Ahead of the Curve in Hospitality Analytics

Among the UD graduate hospitality students who earned the new certification were, from left: Ajay Nayar, Wenqi Zhao, Jesse Plough and Mia Gioia.

Despite the challenges presented by the coronavirus pandemic this year, six students in the University of Delaware’s master of science in hospitality business management (HBM) program were among the first students to receive the new Certification in Advanced Hospitality and Tourism Analytics (CAHTA). The students, who were part of the Advanced Lodging Practicum, completed the course with a 100% pass rate, another first.

“Because of that success, Professors Sullivan, Miller and I were the very first academics to be certified as CAHTA instructors,” added Robert Nelson, who is an associate professor of HBM at UD’s Alfred Lerner College of Business and Economics.
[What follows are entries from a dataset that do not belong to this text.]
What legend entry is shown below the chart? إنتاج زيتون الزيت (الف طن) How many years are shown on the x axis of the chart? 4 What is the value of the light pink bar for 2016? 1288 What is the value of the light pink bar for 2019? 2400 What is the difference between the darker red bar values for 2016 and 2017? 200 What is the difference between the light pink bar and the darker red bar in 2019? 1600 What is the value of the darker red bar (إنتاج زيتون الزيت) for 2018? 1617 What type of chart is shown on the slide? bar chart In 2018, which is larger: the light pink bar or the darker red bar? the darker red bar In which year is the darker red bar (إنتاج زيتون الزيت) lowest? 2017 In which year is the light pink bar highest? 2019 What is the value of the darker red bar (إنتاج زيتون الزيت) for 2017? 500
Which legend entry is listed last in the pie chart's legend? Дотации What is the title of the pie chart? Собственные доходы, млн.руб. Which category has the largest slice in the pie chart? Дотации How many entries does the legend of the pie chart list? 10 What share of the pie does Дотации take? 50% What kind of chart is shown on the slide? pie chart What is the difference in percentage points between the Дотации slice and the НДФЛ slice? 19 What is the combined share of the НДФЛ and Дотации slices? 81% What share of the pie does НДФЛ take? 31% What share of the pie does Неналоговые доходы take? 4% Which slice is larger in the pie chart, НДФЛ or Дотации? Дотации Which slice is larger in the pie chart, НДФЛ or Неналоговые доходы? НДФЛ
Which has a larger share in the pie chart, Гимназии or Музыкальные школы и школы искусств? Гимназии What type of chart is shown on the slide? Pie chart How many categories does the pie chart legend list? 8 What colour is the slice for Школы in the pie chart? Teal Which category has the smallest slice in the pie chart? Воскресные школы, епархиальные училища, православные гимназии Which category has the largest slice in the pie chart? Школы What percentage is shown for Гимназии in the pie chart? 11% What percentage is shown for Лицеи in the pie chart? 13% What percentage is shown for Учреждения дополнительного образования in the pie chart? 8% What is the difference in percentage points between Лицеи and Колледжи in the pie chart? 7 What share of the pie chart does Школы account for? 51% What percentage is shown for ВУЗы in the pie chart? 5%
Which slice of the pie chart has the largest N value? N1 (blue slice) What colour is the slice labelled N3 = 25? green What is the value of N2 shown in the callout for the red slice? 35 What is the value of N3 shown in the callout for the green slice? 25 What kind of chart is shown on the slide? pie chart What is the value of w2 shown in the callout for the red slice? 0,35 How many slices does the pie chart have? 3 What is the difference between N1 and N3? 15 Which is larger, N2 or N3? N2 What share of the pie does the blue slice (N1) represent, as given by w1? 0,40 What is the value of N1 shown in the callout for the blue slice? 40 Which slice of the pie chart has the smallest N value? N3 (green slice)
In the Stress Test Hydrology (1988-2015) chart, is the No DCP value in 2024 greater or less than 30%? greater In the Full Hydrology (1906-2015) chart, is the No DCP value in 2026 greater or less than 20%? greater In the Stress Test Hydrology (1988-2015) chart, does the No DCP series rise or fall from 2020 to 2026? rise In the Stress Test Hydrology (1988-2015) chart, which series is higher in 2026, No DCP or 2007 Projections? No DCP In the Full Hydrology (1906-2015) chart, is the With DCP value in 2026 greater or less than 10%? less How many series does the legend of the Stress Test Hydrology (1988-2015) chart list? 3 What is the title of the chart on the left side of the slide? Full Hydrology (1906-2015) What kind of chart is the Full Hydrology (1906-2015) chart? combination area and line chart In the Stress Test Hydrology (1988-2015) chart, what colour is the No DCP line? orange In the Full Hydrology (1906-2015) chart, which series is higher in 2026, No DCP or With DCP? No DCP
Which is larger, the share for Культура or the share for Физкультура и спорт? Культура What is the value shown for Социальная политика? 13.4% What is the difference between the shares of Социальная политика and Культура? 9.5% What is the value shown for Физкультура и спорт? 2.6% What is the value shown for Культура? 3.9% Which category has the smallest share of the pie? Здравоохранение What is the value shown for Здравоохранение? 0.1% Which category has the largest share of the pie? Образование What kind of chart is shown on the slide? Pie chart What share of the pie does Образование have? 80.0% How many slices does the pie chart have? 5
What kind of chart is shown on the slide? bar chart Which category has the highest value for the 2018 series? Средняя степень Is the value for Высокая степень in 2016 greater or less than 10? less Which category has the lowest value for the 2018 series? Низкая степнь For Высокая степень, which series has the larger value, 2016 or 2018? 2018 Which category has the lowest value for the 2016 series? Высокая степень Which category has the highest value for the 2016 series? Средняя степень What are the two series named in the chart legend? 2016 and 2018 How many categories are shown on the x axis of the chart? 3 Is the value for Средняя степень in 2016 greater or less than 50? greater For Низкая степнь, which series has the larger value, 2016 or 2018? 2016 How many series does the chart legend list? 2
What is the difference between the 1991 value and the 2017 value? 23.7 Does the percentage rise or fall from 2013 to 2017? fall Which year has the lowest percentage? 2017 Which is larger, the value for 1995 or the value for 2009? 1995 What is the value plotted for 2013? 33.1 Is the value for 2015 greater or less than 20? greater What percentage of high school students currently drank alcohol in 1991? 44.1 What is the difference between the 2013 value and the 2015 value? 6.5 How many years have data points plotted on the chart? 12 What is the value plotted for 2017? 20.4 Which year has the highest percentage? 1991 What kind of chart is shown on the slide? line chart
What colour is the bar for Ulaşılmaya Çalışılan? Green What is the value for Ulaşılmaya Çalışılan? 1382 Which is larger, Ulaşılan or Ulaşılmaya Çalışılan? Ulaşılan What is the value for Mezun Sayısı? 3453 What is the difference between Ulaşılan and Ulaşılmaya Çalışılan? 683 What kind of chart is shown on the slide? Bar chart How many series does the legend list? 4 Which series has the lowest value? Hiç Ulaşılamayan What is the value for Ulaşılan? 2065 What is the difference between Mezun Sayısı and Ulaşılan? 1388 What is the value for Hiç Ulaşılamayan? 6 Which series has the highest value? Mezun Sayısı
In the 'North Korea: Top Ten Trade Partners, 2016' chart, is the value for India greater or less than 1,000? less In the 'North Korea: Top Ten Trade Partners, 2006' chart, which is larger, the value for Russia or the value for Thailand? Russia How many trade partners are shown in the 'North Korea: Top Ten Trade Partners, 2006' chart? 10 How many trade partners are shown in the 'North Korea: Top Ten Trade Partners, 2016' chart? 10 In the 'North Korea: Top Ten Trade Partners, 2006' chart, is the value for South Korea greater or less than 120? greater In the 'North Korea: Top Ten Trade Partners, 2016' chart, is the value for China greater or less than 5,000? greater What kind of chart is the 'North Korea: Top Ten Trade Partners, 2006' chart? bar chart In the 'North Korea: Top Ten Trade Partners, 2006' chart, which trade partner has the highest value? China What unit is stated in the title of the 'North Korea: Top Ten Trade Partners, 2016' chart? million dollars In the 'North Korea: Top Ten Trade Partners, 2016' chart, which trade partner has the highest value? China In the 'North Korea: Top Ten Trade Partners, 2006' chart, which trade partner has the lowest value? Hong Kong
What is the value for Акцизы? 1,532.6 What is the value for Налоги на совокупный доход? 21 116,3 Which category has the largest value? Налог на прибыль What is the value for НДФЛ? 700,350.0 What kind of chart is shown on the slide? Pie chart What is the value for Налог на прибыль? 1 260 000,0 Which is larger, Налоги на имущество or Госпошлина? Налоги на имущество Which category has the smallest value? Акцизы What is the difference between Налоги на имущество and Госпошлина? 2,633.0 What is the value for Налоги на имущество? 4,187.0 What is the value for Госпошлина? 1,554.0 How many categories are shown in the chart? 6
The CAHTA, Nelson explained, trains participants to master the creation and interpretation of the hospitality industry’s most commonly used analytics reports, including market studies, event impact analyses and feasibility studies. Students were required to pass a comprehensive exam and create analytics reports themselves in order to receive the certification.

William Sullivan, a Lerner College adjunct faculty member who, as Nelson mentioned, became a CAHTA instructor as a result of these developments, said that this new certification “comes at a vital time as the industry is struggling due to COVID-19 and needs the ability to analyze data to improve results.”

In earning this important new certification, Nelson said, students were patient in working through the bugs associated with being the first cohort to use online learning tools.

“The students also had to work with each other in different time zones,” he continued. “For example, one of the students was in China with a 12-hour differential to EST.”

Sullivan added that the cohort “bonded well to get this work done,” calling it “a true team effort!”

Cohort member and HBM graduate student Jesse Plough called his time in the Advanced Lodging Practicum a “great experience, especially since we were presented the opportunity to assess such an event as COVID-19 using industry tools.”

The students had to be “extra flexible… since we were not able to meet in person,” Plough said, but the experience was worth the effort.

“My favorite part of this experience was how the professors worked with us to provide quality lectures/tools for success and feedback when we needed,” he continued. “I am also thankful that I’ve made such great connections during this experience.”

Another member of this successful cohort, HBM graduate student Ajay Nayar, called it a “privilege” to be among the first students to earn the CAHTA, saying that he was proud of the group’s success. He also lauded the work of the group’s professors in supporting them through the new distance learning environment.

“Our Professors involving all of us from all time zones in this pandemic was really encouraging and appreciated,” he said.

Nelson and Sullivan said that in the future, this certification will help the graduates to excel and stand out among job applicants in the hospitality industry.

The Department of Hospitality and Sport Business Management, Sullivan said, “provides unique experiential learning, and even though remote in this case, the students got an excellent experience that will help them jumpstart their careers in hospitality and business analytics!”